=== REQUIRED ACTION ===
Would you print each of the entries below precisely as given?

[Collected data entries]
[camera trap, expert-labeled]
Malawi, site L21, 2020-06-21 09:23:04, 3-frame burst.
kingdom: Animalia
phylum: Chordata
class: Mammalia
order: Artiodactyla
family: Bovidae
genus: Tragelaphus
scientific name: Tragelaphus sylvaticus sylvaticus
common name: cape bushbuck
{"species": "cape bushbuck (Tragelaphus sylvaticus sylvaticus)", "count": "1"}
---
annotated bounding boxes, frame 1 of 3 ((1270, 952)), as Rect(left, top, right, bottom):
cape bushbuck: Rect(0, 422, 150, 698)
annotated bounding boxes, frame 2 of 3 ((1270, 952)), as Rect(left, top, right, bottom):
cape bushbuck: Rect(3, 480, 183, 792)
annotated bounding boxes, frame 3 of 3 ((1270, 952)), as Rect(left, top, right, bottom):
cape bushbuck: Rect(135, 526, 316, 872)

=== EXERCISE OUTPUT ===
[camera trap, expert-labeled]
Malawi, site L21, 2020-06-21 09:23:04, 3-frame burst.
kingdom: Animalia
phylum: Chordata
class: Mammalia
order: Artiodactyla
family: Bovidae
genus: Tragelaphus
scientific name: Tragelaphus sylvaticus sylvaticus
common name: cape bushbuck
{"species": "cape bushbuck (Tragelaphus sylvaticus sylvaticus)", "count": "1"}
---
annotated bounding boxes, frame 1 of 3 ((1270, 952)), as Rect(left, top, right, bottom):
cape bushbuck: Rect(0, 422, 150, 698)
annotated bounding boxes, frame 2 of 3 ((1270, 952)), as Rect(left, top, right, bottom):
cape bushbuck: Rect(3, 480, 183, 792)
annotated bounding boxes, frame 3 of 3 ((1270, 952)), as Rect(left, top, right, bottom):
cape bushbuck: Rect(135, 526, 316, 872)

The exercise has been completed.